[To be done]: Output the records. Match them exactly.

[START Supplied data]

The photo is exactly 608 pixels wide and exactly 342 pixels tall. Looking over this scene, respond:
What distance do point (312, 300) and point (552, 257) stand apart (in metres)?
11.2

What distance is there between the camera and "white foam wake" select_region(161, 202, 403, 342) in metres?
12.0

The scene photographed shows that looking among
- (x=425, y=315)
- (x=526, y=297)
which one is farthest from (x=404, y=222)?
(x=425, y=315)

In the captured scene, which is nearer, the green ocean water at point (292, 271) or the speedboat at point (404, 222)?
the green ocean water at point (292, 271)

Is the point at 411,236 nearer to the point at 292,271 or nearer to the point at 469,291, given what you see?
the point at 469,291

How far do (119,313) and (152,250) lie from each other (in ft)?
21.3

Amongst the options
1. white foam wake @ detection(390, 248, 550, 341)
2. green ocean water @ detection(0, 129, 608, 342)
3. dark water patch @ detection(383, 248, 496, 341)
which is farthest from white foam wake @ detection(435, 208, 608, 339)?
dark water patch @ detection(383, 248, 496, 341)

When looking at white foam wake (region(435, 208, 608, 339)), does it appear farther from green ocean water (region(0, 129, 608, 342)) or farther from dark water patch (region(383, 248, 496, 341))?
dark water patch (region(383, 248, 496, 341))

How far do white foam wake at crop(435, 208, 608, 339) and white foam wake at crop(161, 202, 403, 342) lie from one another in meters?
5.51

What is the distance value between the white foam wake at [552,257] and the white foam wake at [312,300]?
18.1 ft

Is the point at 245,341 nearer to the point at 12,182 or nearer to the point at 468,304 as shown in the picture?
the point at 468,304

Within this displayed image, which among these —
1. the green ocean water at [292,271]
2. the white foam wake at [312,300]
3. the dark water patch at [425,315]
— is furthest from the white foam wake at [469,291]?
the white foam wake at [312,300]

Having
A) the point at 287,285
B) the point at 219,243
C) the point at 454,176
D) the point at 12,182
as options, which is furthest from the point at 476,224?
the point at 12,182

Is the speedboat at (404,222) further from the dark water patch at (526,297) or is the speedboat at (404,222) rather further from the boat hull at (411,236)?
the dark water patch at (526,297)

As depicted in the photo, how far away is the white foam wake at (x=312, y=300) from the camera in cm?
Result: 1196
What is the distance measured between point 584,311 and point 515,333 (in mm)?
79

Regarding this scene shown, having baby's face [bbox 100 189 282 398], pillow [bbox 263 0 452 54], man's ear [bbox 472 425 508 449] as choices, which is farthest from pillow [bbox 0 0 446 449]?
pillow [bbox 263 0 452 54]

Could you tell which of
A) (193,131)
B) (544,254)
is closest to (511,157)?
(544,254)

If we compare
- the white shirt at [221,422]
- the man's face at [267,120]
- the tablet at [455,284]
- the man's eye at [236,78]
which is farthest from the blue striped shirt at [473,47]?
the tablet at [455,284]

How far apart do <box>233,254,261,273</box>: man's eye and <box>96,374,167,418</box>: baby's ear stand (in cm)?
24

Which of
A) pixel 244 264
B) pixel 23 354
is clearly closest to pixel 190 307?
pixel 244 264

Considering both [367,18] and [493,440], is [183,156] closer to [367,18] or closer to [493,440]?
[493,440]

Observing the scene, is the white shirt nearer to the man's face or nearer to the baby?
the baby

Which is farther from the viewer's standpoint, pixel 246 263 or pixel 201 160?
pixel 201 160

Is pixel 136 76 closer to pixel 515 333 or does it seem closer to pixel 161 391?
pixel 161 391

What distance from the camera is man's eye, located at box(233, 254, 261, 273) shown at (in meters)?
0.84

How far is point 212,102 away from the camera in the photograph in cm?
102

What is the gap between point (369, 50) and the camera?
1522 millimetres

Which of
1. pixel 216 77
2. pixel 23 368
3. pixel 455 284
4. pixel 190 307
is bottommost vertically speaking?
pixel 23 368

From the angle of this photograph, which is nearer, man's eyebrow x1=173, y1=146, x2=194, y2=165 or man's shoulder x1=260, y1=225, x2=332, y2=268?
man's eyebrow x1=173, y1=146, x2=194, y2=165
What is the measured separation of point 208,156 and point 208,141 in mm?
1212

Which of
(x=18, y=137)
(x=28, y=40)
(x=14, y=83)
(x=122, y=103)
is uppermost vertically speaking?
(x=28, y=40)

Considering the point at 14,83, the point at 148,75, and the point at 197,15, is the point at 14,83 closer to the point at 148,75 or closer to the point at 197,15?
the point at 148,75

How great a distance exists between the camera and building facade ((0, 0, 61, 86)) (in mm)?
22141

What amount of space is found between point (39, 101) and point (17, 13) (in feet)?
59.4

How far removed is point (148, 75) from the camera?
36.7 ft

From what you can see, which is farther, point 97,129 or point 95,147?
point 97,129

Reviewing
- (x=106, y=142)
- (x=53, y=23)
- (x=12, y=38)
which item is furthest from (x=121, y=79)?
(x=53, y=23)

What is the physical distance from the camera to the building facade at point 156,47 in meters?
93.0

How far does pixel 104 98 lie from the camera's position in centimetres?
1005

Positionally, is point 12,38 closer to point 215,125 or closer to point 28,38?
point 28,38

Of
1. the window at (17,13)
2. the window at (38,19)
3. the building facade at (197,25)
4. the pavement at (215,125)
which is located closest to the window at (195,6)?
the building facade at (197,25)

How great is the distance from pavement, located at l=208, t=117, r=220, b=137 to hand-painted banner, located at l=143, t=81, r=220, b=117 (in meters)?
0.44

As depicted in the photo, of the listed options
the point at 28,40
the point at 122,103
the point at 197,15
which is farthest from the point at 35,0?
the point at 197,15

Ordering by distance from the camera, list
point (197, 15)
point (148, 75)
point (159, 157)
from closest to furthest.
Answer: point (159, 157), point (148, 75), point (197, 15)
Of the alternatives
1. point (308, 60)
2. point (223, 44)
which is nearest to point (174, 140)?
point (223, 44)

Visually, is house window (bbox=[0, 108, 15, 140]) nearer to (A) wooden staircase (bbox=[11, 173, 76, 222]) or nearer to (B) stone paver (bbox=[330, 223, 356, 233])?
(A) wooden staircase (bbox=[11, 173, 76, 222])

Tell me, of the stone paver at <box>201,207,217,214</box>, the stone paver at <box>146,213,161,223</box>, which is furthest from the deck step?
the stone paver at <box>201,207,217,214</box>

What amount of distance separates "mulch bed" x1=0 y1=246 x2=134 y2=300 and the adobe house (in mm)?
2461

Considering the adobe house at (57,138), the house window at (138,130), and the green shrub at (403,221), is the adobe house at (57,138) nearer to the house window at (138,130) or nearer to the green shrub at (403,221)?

[END Supplied data]

[Exercise solution]:
The photo is exactly 608 pixels wide and exactly 342 pixels tall. Looking over this scene, respond:
What distance do point (312, 300) and point (552, 257) stand apart (in metres)?
11.2

What distance is there between the camera and "white foam wake" select_region(161, 202, 403, 342) in metres?
12.0

The scene photographed shows that looking among
- (x=425, y=315)
- (x=526, y=297)
which one is farthest from (x=404, y=222)?
(x=425, y=315)

In the captured scene, which is nearer, the green ocean water at point (292, 271) or the speedboat at point (404, 222)?
the green ocean water at point (292, 271)

Is the point at 411,236 nearer to the point at 292,271 or nearer to the point at 469,291, given what you see?
the point at 469,291

How far do (119,313) and (152,250) lie from each other (in ft)?
21.3

Amongst the options
1. white foam wake @ detection(390, 248, 550, 341)
2. green ocean water @ detection(0, 129, 608, 342)
3. dark water patch @ detection(383, 248, 496, 341)
which is farthest from white foam wake @ detection(435, 208, 608, 339)?
dark water patch @ detection(383, 248, 496, 341)

When looking at white foam wake (region(435, 208, 608, 339)), does it appear farther from green ocean water (region(0, 129, 608, 342)) or farther from dark water patch (region(383, 248, 496, 341))?
dark water patch (region(383, 248, 496, 341))

How far do white foam wake at crop(435, 208, 608, 339) and white foam wake at crop(161, 202, 403, 342) lie from one another in meters?
5.51

What is the distance value between the white foam wake at [552,257] and the white foam wake at [312,300]?
18.1 ft

Is the point at 245,341 nearer to the point at 12,182 or nearer to the point at 468,304 as shown in the picture?
the point at 468,304

Within this displayed image, which among these —
1. the green ocean water at [292,271]
2. the white foam wake at [312,300]
3. the dark water patch at [425,315]
— is furthest from the white foam wake at [469,291]?
the white foam wake at [312,300]

Having
A) the point at 287,285
B) the point at 219,243
C) the point at 454,176
D) the point at 12,182
as options, which is furthest from the point at 476,224?
the point at 12,182

Is the speedboat at (404,222) further from the dark water patch at (526,297) or is the speedboat at (404,222) rather further from the boat hull at (411,236)?
the dark water patch at (526,297)

As depicted in the photo, how far away is the white foam wake at (x=312, y=300) from the camera in cm?
Result: 1196
What is the distance measured between point 584,311 and point 515,333 (in mm)?
79

Regarding this scene shown, having baby's face [bbox 100 189 282 398], pillow [bbox 263 0 452 54], man's ear [bbox 472 425 508 449] as choices, which is farthest from pillow [bbox 0 0 446 449]?
pillow [bbox 263 0 452 54]

Could you tell which of
A) (193,131)
B) (544,254)
is closest to (511,157)?
(544,254)

If we compare
- the white shirt at [221,422]
- the man's face at [267,120]
- the tablet at [455,284]
- the man's eye at [236,78]
which is farthest from the blue striped shirt at [473,47]?
the tablet at [455,284]

How far apart do <box>233,254,261,273</box>: man's eye and <box>96,374,167,418</box>: baby's ear stand (in cm)?
24

Which of
A) pixel 244 264
B) pixel 23 354
is clearly closest to pixel 190 307?
pixel 244 264

Considering both [367,18] and [493,440], is [183,156] closer to [367,18] or closer to [493,440]?
[493,440]

Observing the scene, is the white shirt nearer to the man's face or nearer to the baby?
the baby

Which is farther from the viewer's standpoint, pixel 246 263 or pixel 201 160?
pixel 201 160

Is pixel 136 76 closer to pixel 515 333 or does it seem closer to pixel 161 391?
pixel 161 391

What distance from the camera is man's eye, located at box(233, 254, 261, 273) shown at (in meters)?
0.84

How far is point 212,102 away from the camera in the photograph in cm?
102

What is the gap between point (369, 50) and the camera?
1522 millimetres

Which of
1. pixel 216 77
2. pixel 23 368
3. pixel 455 284
4. pixel 190 307
is bottommost vertically speaking?
pixel 23 368

From the angle of this photograph, which is nearer, man's eyebrow x1=173, y1=146, x2=194, y2=165 or man's shoulder x1=260, y1=225, x2=332, y2=268?
man's eyebrow x1=173, y1=146, x2=194, y2=165
What is the measured separation of point 208,156 and point 208,141 in mm?
1212

Which of
(x=18, y=137)
(x=28, y=40)
(x=14, y=83)
(x=122, y=103)
is uppermost vertically speaking?
(x=28, y=40)

Considering the point at 14,83, the point at 148,75, and the point at 197,15, is the point at 14,83 closer to the point at 148,75 or closer to the point at 197,15?
the point at 148,75

How great a distance exists between the camera and building facade ((0, 0, 61, 86)) (in mm)?
22141

What amount of space is found between point (39, 101) and point (17, 13) (in feet)?
59.4

How far removed is point (148, 75) from the camera?
36.7 ft

From what you can see, which is farther, point 97,129 or point 95,147?
point 97,129

Reviewing
- (x=106, y=142)
- (x=53, y=23)
- (x=12, y=38)
which item is furthest from (x=121, y=79)?
(x=53, y=23)

What is the physical distance from the camera to the building facade at point 156,47 in meters?
93.0

How far does pixel 104 98 lie from the camera's position in centimetres?
1005

Positionally, is point 12,38 closer to point 215,125 or closer to point 28,38?
point 28,38

Of
1. the window at (17,13)
2. the window at (38,19)
3. the building facade at (197,25)
4. the pavement at (215,125)
which is located closest to the window at (195,6)?
the building facade at (197,25)

How great is the distance from pavement, located at l=208, t=117, r=220, b=137 to hand-painted banner, located at l=143, t=81, r=220, b=117 (in meters)?
0.44

As depicted in the photo, of the listed options
the point at 28,40
the point at 122,103
the point at 197,15
which is farthest from the point at 35,0?
the point at 197,15

Ordering by distance from the camera, list
point (197, 15)
point (148, 75)
point (159, 157)
from closest to furthest.
Answer: point (159, 157), point (148, 75), point (197, 15)
Of the alternatives
1. point (308, 60)
2. point (223, 44)
which is nearest to point (174, 140)?
point (223, 44)

Visually, is house window (bbox=[0, 108, 15, 140]) nearer to (A) wooden staircase (bbox=[11, 173, 76, 222]) or nearer to (B) stone paver (bbox=[330, 223, 356, 233])?
(A) wooden staircase (bbox=[11, 173, 76, 222])

Tell me, of the stone paver at <box>201,207,217,214</box>, the stone paver at <box>146,213,161,223</box>, which is furthest from the deck step?
the stone paver at <box>201,207,217,214</box>

What amount of distance separates "mulch bed" x1=0 y1=246 x2=134 y2=300 and the adobe house (in mm)?
2461

Considering the adobe house at (57,138), the house window at (138,130), and the green shrub at (403,221), is the adobe house at (57,138) nearer to the house window at (138,130) or nearer to the green shrub at (403,221)?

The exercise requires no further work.